97. El señor Fiscal Cuarto del consejo de Estado en su concepto de febrero 28 de 1989 estima que el fallo apelado debe ser confirmado (folios 110 y 111). No observándose causal de nulidad que invalide lo actuado, se procede a resolver, previas la siguientes CONSIDERACIONES: En el presente caso se trata de dilucidar la legalidad del artículo 1 del decreto No. 2552 de agosto 16 de 1984, expedido por el Gobernador del Departamento de Cundinamarca, por el cual se declaró insubsistente el nombramiento del demandante en el cargo que desempeñaba en la Secretaría de Educación del citado departamento. Comparte la Sala en concepto de febrero 28 de 1989 emitido por el señor Fiscal Cuarto del Consejo de Estado, en cuanto a que la sentencia recurrida debe ser confirmada. En efecto, no consta en el proceso que el demandante gozara de los privilegios que concede la ley a quienes tienen fuero de estabilidad en el cargo. La declaración de insubsistencia es un instrumento que utiliza la administración para ejercer la facultad discrecional de remover a los empleados que no gozan de fuero de estabilidad. Según lo ha reiterado la Sala en numerosas oportunidades de facultad discrecional del nominador para remover a un funcionario sin fuero de estabilidad se entiende ejercida en aras del buen servicio y es independiente de la función disciplinaria para investigar y sancionar posibles faltas, las cuales no generan el privilegio de la inamovilidad en el empleo. En cuanto a la alegada desviación de poder, como se sabe, ella se configura cuando la autoridad hace uso de una atribución legal con propósitos distintos de

aquellos previstos en la disposición que la confiere.
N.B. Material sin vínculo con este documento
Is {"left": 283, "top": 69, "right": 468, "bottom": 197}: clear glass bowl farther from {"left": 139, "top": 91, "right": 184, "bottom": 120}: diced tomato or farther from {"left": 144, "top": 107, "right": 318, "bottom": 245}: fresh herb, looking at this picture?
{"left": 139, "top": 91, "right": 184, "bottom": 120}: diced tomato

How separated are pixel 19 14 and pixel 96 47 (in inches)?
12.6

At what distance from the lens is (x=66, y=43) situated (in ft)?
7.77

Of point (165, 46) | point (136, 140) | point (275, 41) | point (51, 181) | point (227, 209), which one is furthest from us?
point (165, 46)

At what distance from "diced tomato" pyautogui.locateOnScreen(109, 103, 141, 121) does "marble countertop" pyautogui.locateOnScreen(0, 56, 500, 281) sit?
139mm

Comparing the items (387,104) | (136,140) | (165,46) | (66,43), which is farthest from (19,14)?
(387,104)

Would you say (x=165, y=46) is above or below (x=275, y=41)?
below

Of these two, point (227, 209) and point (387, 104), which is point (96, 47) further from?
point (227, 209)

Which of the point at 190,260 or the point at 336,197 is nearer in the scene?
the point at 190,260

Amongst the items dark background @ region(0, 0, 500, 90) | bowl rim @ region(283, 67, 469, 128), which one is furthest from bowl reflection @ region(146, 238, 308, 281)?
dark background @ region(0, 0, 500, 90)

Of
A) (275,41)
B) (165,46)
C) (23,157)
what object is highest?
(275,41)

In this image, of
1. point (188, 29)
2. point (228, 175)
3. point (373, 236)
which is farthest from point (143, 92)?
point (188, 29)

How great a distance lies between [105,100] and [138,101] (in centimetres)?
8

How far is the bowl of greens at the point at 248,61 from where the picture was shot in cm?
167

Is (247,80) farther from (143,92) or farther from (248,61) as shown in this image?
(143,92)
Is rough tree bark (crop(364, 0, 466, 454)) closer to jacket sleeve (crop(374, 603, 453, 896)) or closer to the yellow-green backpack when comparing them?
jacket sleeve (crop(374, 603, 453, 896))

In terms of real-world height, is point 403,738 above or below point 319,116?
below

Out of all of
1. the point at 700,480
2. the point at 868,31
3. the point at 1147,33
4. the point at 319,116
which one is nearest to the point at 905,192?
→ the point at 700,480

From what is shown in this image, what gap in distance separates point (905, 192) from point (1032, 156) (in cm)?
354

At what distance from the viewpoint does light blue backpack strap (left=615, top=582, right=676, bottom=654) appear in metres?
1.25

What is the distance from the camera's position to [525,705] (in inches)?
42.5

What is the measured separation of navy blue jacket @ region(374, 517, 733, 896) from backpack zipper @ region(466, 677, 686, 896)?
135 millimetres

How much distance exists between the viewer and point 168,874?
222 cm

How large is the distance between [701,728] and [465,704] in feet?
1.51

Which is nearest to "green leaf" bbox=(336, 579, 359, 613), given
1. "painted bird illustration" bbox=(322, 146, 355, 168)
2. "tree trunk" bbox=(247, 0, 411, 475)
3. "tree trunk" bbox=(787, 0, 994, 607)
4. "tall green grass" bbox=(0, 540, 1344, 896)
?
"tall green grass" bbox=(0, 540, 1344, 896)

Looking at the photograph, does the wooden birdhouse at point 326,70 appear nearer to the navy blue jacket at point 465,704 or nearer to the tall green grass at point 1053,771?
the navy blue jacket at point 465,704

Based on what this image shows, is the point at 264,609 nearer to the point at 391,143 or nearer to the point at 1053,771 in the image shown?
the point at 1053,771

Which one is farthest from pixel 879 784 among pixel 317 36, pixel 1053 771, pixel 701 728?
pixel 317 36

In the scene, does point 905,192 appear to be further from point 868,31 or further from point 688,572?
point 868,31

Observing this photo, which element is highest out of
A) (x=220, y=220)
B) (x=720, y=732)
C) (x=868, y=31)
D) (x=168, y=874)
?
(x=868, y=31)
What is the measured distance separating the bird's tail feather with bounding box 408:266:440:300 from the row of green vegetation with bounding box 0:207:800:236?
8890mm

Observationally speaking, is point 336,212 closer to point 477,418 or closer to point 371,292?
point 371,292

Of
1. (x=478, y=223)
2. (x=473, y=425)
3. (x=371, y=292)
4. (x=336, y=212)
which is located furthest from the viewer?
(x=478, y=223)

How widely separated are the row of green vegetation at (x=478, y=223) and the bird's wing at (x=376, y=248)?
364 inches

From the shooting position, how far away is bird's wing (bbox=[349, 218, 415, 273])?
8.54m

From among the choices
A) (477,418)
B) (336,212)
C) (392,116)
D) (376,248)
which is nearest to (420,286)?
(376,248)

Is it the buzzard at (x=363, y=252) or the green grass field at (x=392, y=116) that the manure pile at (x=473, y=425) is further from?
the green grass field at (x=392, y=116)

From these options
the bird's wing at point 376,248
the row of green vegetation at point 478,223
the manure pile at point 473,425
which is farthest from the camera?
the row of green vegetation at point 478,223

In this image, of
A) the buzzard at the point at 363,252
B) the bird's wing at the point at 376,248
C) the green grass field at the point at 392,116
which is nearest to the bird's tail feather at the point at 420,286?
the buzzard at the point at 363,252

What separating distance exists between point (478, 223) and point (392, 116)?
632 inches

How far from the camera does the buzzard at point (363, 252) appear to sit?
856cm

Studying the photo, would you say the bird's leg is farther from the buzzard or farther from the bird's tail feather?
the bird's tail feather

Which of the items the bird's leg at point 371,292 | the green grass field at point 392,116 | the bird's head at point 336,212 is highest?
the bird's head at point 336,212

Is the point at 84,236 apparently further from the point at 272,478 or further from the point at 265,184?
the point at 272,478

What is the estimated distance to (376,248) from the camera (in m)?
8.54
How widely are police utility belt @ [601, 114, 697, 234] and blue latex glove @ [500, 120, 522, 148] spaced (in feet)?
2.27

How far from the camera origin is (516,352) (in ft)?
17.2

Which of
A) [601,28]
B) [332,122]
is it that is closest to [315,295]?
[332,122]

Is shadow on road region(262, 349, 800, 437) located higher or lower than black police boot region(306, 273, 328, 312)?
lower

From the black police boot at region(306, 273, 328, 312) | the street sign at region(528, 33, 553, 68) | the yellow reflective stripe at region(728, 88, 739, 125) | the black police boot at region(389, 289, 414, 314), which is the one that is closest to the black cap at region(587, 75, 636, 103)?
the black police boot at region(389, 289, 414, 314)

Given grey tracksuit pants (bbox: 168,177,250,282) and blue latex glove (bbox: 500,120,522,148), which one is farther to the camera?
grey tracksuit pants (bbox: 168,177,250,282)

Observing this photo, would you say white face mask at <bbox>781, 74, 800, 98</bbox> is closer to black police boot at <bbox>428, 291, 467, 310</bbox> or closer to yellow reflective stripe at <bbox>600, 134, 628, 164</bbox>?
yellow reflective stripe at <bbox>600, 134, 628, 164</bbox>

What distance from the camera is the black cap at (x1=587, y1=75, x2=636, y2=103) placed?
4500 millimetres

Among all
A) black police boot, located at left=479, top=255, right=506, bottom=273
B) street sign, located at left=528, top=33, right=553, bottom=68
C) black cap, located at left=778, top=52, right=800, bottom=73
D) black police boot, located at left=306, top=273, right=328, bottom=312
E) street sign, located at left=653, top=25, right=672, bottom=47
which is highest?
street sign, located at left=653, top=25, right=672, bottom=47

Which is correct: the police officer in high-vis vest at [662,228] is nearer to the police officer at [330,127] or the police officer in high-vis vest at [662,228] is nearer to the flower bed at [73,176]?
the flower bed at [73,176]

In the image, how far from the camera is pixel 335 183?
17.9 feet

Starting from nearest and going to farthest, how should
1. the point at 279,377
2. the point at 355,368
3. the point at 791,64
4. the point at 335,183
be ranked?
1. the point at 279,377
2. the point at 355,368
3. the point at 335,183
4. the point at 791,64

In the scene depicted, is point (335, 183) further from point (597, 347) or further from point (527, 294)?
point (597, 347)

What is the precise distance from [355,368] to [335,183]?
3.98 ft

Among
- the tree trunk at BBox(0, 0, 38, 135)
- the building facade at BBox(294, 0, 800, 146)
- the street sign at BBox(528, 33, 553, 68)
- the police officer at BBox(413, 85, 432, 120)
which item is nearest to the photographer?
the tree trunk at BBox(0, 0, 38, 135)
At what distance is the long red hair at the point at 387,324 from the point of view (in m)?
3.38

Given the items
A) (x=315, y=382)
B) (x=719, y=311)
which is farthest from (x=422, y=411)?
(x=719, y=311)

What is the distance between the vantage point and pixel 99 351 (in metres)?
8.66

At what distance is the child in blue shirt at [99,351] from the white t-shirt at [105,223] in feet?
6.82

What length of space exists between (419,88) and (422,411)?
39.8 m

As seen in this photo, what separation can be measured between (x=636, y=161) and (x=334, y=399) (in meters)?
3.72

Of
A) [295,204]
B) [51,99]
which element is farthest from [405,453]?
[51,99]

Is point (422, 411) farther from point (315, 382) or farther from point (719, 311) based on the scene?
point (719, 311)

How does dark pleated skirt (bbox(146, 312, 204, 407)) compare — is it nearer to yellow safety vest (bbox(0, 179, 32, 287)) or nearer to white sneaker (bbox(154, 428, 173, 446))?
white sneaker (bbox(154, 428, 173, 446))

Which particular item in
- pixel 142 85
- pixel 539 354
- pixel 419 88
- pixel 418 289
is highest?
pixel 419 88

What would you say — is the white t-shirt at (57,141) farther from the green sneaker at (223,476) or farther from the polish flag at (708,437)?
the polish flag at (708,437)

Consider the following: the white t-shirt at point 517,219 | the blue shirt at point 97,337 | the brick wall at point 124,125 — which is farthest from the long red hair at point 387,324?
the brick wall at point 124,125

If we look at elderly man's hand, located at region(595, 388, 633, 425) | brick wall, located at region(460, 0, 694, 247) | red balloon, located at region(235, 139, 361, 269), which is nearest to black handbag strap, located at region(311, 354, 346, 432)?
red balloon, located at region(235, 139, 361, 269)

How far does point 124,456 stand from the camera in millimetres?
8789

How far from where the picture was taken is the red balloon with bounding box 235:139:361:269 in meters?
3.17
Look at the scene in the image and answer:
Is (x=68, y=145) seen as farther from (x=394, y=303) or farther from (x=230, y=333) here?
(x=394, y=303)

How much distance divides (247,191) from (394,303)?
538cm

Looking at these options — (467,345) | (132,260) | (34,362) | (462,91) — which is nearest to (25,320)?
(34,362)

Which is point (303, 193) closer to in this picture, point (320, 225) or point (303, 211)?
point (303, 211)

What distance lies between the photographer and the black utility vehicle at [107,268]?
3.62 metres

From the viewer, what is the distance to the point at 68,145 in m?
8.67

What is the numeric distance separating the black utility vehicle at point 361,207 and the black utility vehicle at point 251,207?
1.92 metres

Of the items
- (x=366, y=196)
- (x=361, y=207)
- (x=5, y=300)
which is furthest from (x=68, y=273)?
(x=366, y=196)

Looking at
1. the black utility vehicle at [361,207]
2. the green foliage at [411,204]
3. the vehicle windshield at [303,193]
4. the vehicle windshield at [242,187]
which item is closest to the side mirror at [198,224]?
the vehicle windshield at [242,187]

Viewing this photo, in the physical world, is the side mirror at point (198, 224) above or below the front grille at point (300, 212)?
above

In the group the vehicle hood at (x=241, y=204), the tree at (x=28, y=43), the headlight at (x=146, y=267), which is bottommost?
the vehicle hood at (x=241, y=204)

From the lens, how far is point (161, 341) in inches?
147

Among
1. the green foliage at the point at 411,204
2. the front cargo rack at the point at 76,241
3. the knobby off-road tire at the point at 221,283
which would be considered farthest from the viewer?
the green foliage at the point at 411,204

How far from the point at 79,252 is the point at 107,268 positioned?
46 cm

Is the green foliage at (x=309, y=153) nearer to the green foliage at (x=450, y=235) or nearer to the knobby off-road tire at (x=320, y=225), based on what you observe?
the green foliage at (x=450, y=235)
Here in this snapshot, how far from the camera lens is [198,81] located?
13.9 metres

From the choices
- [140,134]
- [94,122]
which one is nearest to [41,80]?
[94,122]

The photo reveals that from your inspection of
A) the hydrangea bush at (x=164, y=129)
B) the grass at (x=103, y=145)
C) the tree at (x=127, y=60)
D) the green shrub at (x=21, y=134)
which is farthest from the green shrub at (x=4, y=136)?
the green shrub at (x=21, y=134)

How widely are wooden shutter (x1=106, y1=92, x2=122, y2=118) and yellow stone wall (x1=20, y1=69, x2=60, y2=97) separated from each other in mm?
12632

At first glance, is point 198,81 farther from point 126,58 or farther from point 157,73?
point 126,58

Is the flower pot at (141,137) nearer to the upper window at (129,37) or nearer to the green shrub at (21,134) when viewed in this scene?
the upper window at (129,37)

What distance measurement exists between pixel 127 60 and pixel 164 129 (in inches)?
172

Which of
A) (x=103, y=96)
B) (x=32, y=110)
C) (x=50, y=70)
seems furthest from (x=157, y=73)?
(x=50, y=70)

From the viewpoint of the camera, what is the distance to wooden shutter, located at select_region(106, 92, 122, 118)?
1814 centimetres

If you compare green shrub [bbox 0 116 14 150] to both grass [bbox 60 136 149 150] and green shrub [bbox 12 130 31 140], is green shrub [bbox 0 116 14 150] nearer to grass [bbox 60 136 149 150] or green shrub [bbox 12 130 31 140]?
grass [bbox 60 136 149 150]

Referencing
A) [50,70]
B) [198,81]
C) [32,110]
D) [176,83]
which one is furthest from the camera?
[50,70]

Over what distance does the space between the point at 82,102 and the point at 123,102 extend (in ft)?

De otra parte, la desviación de poder debe emerger claramente de las pruebas aportadas por quien la invoca, para llevar al juzgador la convicción de que los motivos que tuvo la administración no son los que la ley le permite expresamente. En lo que concierne a la renuncia, la Corporación ha sostenido el criterio de que la presentación de una renuncia no inhibe a la administración para hacer uso de la facultad discrecional de remover mediante declaración de insubsistencia. Por consiguiente, carece de interés el definir si la renuncia fue presentada con antelación del acto administrativo enjuiciado y si aquella fue o no conocida previamente a la expedición de este acto. Lo que se juzga en el sublite es un acto administrativo que retiró del servicio al demandante mediante la declaratoria de insubsistencia y no una decisión administrativa de aceptación de renuncia. En lo atinente a los móviles políticos alegados como causa de la desvinculación del servicio, la Sala observa que la relación de causalidad entre la insubsistencia y dichos móviles no está acreditada dentro del expediente. Se advierte, además, que el decreto ley 2400 de 1968, invocado corno infringido en el escrito demandatorio, no es aplicable en el nivel departamental, por lo que no pudo ser violado por el acto administrativo acusado. Tampoco las disposiciones constitucionales citadas en el libelo pueden entenderse violadas en forma directa: su quebranto sólo puede darse a través de las normas legales que les dan desarrollo. Finalmente, la eficiencia, honestidad y lealtad del funcionario, atributos propios de un buen empleado y

deseables en todos, no están previstos, sin embargo, como fuentes de estabilidad o garantía de inamovilidad. En conclusión, no habiéndose probado las imputaciones de la demanda contra el acto enjuiciado, éste permanece incólume en su presunción de legalidad, por lo que habrá de confirmarse la sentencia apelada. Por lo expuesto, el Consejo de Estado, Sala de lo contencioso administrativo, Sección Segunda, administrando justicia en nombre de la República de Colombia y por autoridad de la Ley, FALLA: Confírmase la sentencia apelada proferida por el Tribunal Administrativo de Cundinamarca el 15 de abril de 1988 en el proceso adelantado por Hugo del Portillo Ramírez.

COPIESE, NOTIFIQUESE Y DEVUELVASE AL TRIBUNAL DE ORIGEN.

El anterior proyecto fue estudiado y aprobado por la Sala en sesión del día 1o. de Abril de 1992.- Joaquín Barreto Ruiz, Reynaldo Arciniegas Baedecker, Clara Forero de Castro, Alvaro Lecompte Luna.

LOS CONSEJEROS:

Dolly Pedraza de Arenas, Diego Younes Moreno. Eneida Wadnipar Ramos, Secretaria.